Diversity of channels involved in Ca2+ activation of K+ channels during the prolonged AHP in guinea-pig sympathetic neurons

The types of Ca2+-dependent K+ channel involved in the prolonged afterhyperpolarization (AHP) in a subgroup of sympathetic neurons have been investigated in guinea pig celiac ganglia in vitro. The conductance underlying the prolonged AHP (gKCa2) was reduced to a variable extent in 100 nM apamin, an antagonist of SK-type Ca2+-dependent K+ channels, and by about 55% in 20 nM iberiotoxin, an antagonist of BK-type Ca2+-dependent K+ channels. The reductions in gKCa2 amplitude by apamin and iberiotoxin were not additive, and a resistant component with an amplitude of nearly 50% of control remained. These data imply that, as well as apamin- and iberiotoxin-sensitive channels, other unknown Ca2+-dependent K+ channels participate in gKCa2. The resistant component of gKCa2 was not abolished by 0.5-10 mM tetraethylammonium, 1 mM 4-aminopyridine, or 5 mM glibenclamide.
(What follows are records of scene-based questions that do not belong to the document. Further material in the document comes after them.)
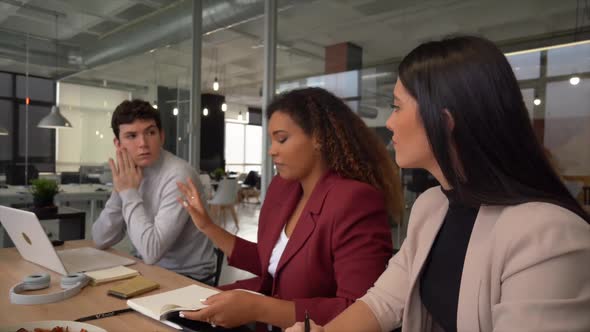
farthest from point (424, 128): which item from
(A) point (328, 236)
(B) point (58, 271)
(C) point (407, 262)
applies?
(B) point (58, 271)

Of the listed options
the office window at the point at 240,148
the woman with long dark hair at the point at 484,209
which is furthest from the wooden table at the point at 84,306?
the office window at the point at 240,148

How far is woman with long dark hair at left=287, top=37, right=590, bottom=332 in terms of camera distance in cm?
70

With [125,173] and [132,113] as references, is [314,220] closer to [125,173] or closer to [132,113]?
[125,173]

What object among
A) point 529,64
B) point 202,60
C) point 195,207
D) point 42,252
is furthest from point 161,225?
point 202,60

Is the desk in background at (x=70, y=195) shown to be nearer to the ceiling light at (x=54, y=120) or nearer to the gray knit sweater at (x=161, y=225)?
the ceiling light at (x=54, y=120)

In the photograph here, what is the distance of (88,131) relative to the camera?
5270mm

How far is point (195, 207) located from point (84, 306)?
0.61 m

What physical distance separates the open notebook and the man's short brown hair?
107 centimetres

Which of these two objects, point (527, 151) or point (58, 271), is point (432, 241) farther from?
point (58, 271)

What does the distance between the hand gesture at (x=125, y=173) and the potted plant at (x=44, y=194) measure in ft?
2.98

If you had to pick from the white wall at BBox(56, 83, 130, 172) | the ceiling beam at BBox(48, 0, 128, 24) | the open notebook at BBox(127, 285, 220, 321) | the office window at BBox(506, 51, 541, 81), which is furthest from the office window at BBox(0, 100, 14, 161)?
the office window at BBox(506, 51, 541, 81)

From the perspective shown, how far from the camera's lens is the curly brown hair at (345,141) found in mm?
1525

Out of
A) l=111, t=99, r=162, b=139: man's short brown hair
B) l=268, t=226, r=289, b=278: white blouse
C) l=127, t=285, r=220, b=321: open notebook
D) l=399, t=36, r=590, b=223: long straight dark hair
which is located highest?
l=111, t=99, r=162, b=139: man's short brown hair

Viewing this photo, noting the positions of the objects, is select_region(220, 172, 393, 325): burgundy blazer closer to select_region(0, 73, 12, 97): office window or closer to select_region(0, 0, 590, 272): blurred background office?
select_region(0, 0, 590, 272): blurred background office
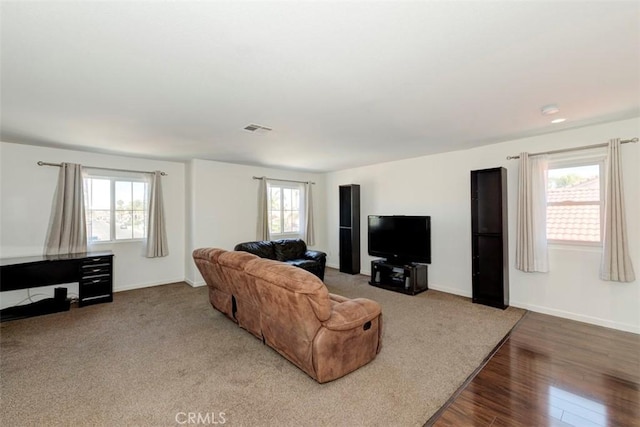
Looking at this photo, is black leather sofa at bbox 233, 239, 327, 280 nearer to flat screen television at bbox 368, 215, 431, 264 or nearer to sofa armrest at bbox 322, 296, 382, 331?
flat screen television at bbox 368, 215, 431, 264

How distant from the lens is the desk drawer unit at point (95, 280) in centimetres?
423

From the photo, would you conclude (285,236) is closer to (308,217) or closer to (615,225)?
(308,217)

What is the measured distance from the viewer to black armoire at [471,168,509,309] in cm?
408

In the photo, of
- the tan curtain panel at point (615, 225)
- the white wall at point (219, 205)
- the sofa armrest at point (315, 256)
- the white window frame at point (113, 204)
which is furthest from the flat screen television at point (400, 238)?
the white window frame at point (113, 204)

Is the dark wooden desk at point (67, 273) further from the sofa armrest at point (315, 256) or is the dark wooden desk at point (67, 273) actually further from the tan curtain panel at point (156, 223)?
the sofa armrest at point (315, 256)

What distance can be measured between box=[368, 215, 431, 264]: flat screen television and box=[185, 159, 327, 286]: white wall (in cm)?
259

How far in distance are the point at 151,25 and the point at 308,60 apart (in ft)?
3.11

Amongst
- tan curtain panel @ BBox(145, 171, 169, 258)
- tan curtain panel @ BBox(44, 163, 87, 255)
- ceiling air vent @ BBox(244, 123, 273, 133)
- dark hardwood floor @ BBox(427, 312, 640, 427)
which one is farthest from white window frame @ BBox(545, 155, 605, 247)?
tan curtain panel @ BBox(44, 163, 87, 255)

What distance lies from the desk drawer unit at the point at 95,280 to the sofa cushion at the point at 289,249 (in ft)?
9.04

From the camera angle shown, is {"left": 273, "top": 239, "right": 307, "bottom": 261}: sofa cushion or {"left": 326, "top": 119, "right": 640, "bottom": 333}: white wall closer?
{"left": 326, "top": 119, "right": 640, "bottom": 333}: white wall

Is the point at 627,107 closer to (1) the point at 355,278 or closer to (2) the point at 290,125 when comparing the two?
(2) the point at 290,125

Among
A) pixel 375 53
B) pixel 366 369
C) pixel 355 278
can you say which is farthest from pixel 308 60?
pixel 355 278

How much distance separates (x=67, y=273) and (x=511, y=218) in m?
6.62

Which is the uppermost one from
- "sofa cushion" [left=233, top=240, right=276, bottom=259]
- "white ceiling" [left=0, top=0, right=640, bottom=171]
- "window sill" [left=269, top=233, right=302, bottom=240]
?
"white ceiling" [left=0, top=0, right=640, bottom=171]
We also investigated which voltage-gated channels admitted Ca2+ for the generation of gKCa2. Blockade of Ca2+ entry through L-type Ca2+ channels has previously been shown to reduce gKCa2 by about 40%. Blockade of N-type Ca2+ channels (with 100 nM omega-conotoxin GVIA) and P-type Ca2+ channels (with 40 nM omega-agatoxin IVA) each reduced the amplitude of gKCa2 by about 35%. Thus Ca2+ influx through multiple types of voltage-gated Ca2+ channel can activate the intracellular mechanisms that generate gKCa2. The slow time course of gKCa2 may be explained if activation of multiple K+ channels results from Ca2+ influx triggering a kinetically invariant release of Ca2+ from intracellular stores located close to the membrane.